=== SOURCE INFORMATION ===
*** Begin section ***

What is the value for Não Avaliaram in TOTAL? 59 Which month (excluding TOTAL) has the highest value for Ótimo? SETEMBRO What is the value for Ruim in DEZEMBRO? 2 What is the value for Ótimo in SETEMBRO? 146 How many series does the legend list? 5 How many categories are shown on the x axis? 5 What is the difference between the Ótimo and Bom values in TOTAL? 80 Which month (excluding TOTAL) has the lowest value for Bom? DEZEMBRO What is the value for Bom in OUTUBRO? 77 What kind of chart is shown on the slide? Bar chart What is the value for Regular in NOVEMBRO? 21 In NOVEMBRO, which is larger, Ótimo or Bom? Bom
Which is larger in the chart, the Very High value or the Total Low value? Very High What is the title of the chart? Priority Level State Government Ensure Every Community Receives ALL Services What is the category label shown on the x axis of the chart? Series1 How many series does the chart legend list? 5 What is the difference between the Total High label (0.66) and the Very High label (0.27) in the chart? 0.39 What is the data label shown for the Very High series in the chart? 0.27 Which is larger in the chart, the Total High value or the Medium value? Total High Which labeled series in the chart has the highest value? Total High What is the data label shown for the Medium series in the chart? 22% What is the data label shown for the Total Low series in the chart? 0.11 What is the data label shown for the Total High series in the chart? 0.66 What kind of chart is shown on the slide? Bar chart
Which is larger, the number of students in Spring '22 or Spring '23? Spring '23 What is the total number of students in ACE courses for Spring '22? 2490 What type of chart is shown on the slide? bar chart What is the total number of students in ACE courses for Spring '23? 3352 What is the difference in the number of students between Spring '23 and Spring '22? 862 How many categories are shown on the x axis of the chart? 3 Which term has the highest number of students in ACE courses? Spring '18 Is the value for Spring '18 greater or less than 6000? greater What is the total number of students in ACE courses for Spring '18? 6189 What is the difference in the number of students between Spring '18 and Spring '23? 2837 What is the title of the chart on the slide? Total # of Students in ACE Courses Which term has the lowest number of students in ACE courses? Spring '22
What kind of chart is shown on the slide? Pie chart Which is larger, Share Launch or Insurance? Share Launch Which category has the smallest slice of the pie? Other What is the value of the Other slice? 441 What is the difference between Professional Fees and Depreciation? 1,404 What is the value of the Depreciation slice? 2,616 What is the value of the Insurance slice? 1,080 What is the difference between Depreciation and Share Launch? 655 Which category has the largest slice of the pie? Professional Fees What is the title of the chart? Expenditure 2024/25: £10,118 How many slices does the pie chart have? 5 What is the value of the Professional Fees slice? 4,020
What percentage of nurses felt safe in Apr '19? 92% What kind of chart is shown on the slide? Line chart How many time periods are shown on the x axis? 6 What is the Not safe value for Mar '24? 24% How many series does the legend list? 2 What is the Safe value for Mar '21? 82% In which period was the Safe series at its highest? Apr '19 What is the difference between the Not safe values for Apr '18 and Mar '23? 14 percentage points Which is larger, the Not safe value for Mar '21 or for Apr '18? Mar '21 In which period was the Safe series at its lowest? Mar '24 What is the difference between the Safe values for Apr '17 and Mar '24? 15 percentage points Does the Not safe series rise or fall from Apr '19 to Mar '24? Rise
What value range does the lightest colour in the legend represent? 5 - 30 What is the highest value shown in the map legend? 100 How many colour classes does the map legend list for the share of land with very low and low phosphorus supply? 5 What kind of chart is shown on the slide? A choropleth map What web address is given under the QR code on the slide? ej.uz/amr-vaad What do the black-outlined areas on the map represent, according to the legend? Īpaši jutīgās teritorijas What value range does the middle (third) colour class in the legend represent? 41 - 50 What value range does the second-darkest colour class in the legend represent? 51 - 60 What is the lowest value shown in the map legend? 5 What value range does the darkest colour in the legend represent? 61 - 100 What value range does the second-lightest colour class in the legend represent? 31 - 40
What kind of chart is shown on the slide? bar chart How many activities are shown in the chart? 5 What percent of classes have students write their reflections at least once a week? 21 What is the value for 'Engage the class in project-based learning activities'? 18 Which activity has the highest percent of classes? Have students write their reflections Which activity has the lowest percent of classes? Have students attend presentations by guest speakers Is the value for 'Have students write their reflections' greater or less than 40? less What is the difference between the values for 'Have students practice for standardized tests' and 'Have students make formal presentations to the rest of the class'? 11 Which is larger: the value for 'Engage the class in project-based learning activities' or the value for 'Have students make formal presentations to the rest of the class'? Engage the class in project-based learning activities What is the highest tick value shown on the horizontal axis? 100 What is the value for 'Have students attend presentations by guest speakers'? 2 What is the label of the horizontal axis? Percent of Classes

*** End section ***

=== YOUR ASSIGNMENT ===
Copy all seven lines of the material above verbatim, keeping each line separate and every character unchanged.

=== RESULT OF THIS EXERCISE ===
What is the value for Não Avaliaram in TOTAL? 59 Which month (excluding TOTAL) has the highest value for Ótimo? SETEMBRO What is the value for Ruim in DEZEMBRO? 2 What is the value for Ótimo in SETEMBRO? 146 How many series does the legend list? 5 How many categories are shown on the x axis? 5 What is the difference between the Ótimo and Bom values in TOTAL? 80 Which month (excluding TOTAL) has the lowest value for Bom? DEZEMBRO What is the value for Bom in OUTUBRO? 77 What kind of chart is shown on the slide? Bar chart What is the value for Regular in NOVEMBRO? 21 In NOVEMBRO, which is larger, Ótimo or Bom? Bom
Which is larger in the chart, the Very High value or the Total Low value? Very High What is the title of the chart? Priority Level State Government Ensure Every Community Receives ALL Services What is the category label shown on the x axis of the chart? Series1 How many series does the chart legend list? 5 What is the difference between the Total High label (0.66) and the Very High label (0.27) in the chart? 0.39 What is the data label shown for the Very High series in the chart? 0.27 Which is larger in the chart, the Total High value or the Medium value? Total High Which labeled series in the chart has the highest value? Total High What is the data label shown for the Medium series in the chart? 22% What is the data label shown for the Total Low series in the chart? 0.11 What is the data label shown for the Total High series in the chart? 0.66 What kind of chart is shown on the slide? Bar chart
Which is larger, the number of students in Spring '22 or Spring '23? Spring '23 What is the total number of students in ACE courses for Spring '22? 2490 What type of chart is shown on the slide? bar chart What is the total number of students in ACE courses for Spring '23? 3352 What is the difference in the number of students between Spring '23 and Spring '22? 862 How many categories are shown on the x axis of the chart? 3 Which term has the highest number of students in ACE courses? Spring '18 Is the value for Spring '18 greater or less than 6000? greater What is the total number of students in ACE courses for Spring '18? 6189 What is the difference in the number of students between Spring '18 and Spring '23? 2837 What is the title of the chart on the slide? Total # of Students in ACE Courses Which term has the lowest number of students in ACE courses? Spring '22
What kind of chart is shown on the slide? Pie chart Which is larger, Share Launch or Insurance? Share Launch Which category has the smallest slice of the pie? Other What is the value of the Other slice? 441 What is the difference between Professional Fees and Depreciation? 1,404 What is the value of the Depreciation slice? 2,616 What is the value of the Insurance slice? 1,080 What is the difference between Depreciation and Share Launch? 655 Which category has the largest slice of the pie? Professional Fees What is the title of the chart? Expenditure 2024/25: £10,118 How many slices does the pie chart have? 5 What is the value of the Professional Fees slice? 4,020
What percentage of nurses felt safe in Apr '19? 92% What kind of chart is shown on the slide? Line chart How many time periods are shown on the x axis? 6 What is the Not safe value for Mar '24? 24% How many series does the legend list? 2 What is the Safe value for Mar '21? 82% In which period was the Safe series at its highest? Apr '19 What is the difference between the Not safe values for Apr '18 and Mar '23? 14 percentage points Which is larger, the Not safe value for Mar '21 or for Apr '18? Mar '21 In which period was the Safe series at its lowest? Mar '24 What is the difference between the Safe values for Apr '17 and Mar '24? 15 percentage points Does the Not safe series rise or fall from Apr '19 to Mar '24? Rise
What value range does the lightest colour in the legend represent? 5 - 30 What is the highest value shown in the map legend? 100 How many colour classes does the map legend list for the share of land with very low and low phosphorus supply? 5 What kind of chart is shown on the slide? A choropleth map What web address is given under the QR code on the slide? ej.uz/amr-vaad What do the black-outlined areas on the map represent, according to the legend? Īpaši jutīgās teritorijas What value range does the middle (third) colour class in the legend represent? 41 - 50 What value range does the second-darkest colour class in the legend represent? 51 - 60 What is the lowest value shown in the map legend? 5 What value range does the darkest colour in the legend represent? 61 - 100 What value range does the second-lightest colour class in the legend represent? 31 - 40
What kind of chart is shown on the slide? bar chart How many activities are shown in the chart? 5 What percent of classes have students write their reflections at least once a week? 21 What is the value for 'Engage the class in project-based learning activities'? 18 Which activity has the highest percent of classes? Have students write their reflections Which activity has the lowest percent of classes? Have students attend presentations by guest speakers Is the value for 'Have students write their reflections' greater or less than 40? less What is the difference between the values for 'Have students practice for standardized tests' and 'Have students make formal presentations to the rest of the class'? 11 Which is larger: the value for 'Engage the class in project-based learning activities' or the value for 'Have students make formal presentations to the rest of the class'? Engage the class in project-based learning activities What is the highest tick value shown on the horizontal axis? 100 What is the value for 'Have students attend presentations by guest speakers'? 2 What is the label of the horizontal axis? Percent of Classes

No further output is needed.